As a mom, I believe that bringing your kids to the province enriches their character. Why? Simply because it takes them away from the television, computers and malls. These things that seems like a way of life already for a person residing in the city. It is also a chance for them to be exposed to the Zambalenos and see how life is so simple here. All of my kids except the eldest go gaga over riding a tricycle. Since I do not know who could be reading this blog and for the benefit of non-Filipino readers, it would be best to explain what a tricycle is. A tricycle is a motorcyle wherein a small and open carriage is attached. The carriage can accomodate 2 to 3 passengers. It is the usual mode of transportation in the province. When going to the "bayan" or town, they would prefer riding a tricycle than our van.

Aside from this, they meet the kids of some of the workers here and later on becomes their playmates. Here, they seldom watch television. Usually they would feed the monkeys and rabbits and run around the place. The fresh air and sunshine brings a rosy glow to their skin.

Tomorrow, we plan to go to Potipot island. I'll share our experiences there. Till the next post.

Wednesday, May 2, 2007

A Stroke of Sadness

It has been almost 3 years since my father-in-law underwent an open heart surgery at Asian Medical Hospital. Now he is back for suffering a stroke. He was brought from Zambales to Manila for immediate medical treatment upon the doctor's advise. So today, I accompanied my husband to visit him. It wasn't that good since he is in ICU and most likely will suffer a partial paralysis. A therapy is seen forthcoming.
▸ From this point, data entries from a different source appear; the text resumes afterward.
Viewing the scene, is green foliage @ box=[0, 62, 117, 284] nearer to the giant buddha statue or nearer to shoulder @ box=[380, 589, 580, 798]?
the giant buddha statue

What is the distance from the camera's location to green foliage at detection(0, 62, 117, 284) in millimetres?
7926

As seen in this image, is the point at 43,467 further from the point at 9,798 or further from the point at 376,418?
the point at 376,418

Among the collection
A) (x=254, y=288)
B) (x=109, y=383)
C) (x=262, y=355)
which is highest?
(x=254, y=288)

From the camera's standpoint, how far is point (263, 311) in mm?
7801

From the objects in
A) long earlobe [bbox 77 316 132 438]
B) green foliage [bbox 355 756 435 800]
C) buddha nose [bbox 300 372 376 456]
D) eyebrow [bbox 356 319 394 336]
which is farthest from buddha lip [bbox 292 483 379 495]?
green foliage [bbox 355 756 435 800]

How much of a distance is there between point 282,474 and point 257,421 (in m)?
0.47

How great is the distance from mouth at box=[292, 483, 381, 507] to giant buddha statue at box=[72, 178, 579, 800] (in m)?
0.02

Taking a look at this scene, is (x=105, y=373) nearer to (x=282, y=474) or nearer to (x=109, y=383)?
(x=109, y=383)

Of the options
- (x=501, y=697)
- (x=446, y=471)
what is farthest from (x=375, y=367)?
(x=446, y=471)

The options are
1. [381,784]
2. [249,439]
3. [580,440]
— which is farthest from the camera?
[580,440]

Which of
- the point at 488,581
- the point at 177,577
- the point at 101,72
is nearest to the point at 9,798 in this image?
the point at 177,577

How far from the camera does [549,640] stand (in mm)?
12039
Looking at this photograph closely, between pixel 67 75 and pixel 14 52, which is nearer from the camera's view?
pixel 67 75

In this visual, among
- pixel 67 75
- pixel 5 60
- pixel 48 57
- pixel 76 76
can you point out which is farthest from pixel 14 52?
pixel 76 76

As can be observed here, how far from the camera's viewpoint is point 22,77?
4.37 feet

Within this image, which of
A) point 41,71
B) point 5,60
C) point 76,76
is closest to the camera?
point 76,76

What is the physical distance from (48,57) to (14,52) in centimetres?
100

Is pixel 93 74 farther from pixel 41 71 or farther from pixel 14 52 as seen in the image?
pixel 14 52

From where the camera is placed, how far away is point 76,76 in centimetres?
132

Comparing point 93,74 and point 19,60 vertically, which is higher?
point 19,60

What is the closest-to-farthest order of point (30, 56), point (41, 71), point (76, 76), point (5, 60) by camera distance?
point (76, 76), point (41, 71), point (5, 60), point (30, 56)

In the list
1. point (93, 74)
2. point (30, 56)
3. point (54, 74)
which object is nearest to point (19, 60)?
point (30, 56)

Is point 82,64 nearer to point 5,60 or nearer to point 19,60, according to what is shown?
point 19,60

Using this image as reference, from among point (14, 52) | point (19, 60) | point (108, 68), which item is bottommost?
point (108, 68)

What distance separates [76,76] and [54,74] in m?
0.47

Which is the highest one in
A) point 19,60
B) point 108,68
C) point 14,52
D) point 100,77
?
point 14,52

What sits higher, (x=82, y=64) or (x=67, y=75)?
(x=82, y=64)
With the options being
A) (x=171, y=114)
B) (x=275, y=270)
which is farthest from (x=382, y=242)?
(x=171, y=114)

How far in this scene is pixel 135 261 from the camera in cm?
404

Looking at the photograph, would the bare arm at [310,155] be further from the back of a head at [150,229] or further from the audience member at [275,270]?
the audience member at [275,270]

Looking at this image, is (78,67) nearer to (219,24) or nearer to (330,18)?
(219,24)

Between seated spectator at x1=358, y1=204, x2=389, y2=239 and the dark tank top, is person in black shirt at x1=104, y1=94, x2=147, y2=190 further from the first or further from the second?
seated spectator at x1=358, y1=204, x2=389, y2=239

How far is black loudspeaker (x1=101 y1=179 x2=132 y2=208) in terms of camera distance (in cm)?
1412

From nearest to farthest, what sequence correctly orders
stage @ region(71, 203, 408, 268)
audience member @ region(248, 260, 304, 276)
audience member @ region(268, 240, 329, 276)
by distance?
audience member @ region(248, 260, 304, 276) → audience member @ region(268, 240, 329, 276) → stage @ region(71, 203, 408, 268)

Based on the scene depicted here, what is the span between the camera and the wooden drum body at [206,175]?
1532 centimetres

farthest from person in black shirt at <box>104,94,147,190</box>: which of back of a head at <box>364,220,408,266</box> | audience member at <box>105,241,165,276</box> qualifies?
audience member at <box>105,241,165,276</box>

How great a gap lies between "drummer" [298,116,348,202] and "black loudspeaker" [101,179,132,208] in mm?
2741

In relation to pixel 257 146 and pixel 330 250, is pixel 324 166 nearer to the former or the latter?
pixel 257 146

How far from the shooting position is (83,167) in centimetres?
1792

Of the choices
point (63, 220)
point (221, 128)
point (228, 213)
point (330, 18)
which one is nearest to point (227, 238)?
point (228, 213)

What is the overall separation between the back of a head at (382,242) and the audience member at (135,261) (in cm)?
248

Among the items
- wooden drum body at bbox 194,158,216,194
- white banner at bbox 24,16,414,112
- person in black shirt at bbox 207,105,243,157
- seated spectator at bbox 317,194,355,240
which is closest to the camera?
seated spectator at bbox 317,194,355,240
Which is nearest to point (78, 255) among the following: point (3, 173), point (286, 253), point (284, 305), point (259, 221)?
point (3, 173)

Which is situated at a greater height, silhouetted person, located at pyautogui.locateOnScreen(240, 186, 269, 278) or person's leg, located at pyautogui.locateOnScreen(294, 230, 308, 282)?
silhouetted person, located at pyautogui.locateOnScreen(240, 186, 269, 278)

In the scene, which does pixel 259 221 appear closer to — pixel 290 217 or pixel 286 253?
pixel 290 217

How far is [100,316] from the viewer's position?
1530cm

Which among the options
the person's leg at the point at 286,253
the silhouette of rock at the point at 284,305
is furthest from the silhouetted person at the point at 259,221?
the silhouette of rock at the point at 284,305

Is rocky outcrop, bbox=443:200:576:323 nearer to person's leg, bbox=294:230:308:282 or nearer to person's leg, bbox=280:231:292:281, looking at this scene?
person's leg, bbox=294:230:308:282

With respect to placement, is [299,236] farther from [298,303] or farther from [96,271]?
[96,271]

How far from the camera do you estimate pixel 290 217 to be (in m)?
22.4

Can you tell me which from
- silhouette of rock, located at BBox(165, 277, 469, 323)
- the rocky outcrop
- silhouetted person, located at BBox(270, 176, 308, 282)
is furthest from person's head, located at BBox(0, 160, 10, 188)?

As I look at him in lying in his hospital bed sedated, I remembered my own dad when he suffered the same fate. The thought of not being able to do what you want to do & depend on others for even the basic things can be a definite source of depression for a man who has led an active life. I guess, my father-in-law, who is stubborn when it comes to his diet, will have to learn his lesson the hard way.

All of a sudden, I felt a surge of sadness for him. You see, I have grown fond of my father-in-law through the years that I've known him. Although he is not the typical grandfather to my kids, he tries to show his affection in a way that he knows. My kids would always look forward to go to "Lolo Kit's" place every chance that they could get. He was full of vigor, ideas & a good businessman. He has his imperfections, many in fact, but despite that, he is easy to get along with that you would dismiss those flaws right away.

I just pray that he would be able to recover so that my kids would be able to get back the old "Lolo Kit" that they always knew.